Exemption explored in Geneva College health mandate suit
By Brian Bowling
Published: Thursday, Nov. 1, 2012, 12:01 a.m.
A federal judge on Wednesday ordered lawyers on both sides of a lawsuit challenging a government health mandate to file briefs on whether a private college in Beaver Falls would be exempted from the mandate by a grandfather clause.
U.S. District Judge Joy Flowers Conti said such a clause would affect Geneva College's ability to challenge the law since grandfathering would mean it doesn't have to comply with the mandate that requires employers to provide health insurance coverage for birth control, including so-called morning-after drugs.
The college, Seneca Hardwood Lumber Co. in Cranberry, two of its owners, Wayne L. Helper and Carrie E. Kolesar, and WLH Enterprises, Helper's Venango County sawmill business, claim the mandate violates their right to freedom of religion.
The college is affiliated with the Reformed Presbyterian Church. Helper and Kolesar say they operate the lumber company and sawmill in adherence with Catholic Church teachings.
Conti held a hearing on Wednesday on the government's motion to dismiss the lawsuit.

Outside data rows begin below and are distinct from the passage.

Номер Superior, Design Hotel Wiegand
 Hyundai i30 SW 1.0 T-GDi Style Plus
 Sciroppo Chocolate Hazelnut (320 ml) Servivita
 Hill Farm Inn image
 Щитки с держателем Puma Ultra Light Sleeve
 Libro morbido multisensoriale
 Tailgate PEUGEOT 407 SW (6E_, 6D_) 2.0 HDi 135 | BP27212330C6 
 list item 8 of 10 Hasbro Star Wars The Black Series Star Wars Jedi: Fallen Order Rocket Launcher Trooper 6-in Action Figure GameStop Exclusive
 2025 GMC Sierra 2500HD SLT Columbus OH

Bradley Humphreys, a Justice Department lawyer, argued that Conti should dismiss the college's claims because the government has agreed not to enforce the regulations against religious nonprofit employers while it rewrites the regulation.
“It's hard to see how Geneva College is being injured by regulations that aren't being enforced,” he said.
He argued that the judge should dismiss the private, for-profit companies' claims because the case law is clear that for-profit businesses can't exercise religion and their owners can't use their religion to exempt themselves from labor laws.
Matt Bowman, a lawyer with the Alliance Defense Fund, argued that case law supports the right of for-profit employers to exercise religion. The fund, a conservative Christian group, is representing the college and other plaintiffs in the lawsuit.
He said the college has standing to challenge the law for several reasons, one of which is the government's uncertainty about if or when the college would have to comply with the mandate.
“(The government) can't show that it would be absolutely clear that Geneva College's conscience would be protected,” Bowman said.
Bowman and Humphreys weren't certain whether the college qualifies for the grandfather clause or whether the judge has the authority to declare that it is covered.
Conti took the motion under advisement and ordered both sides to submit briefs before Dec. 3.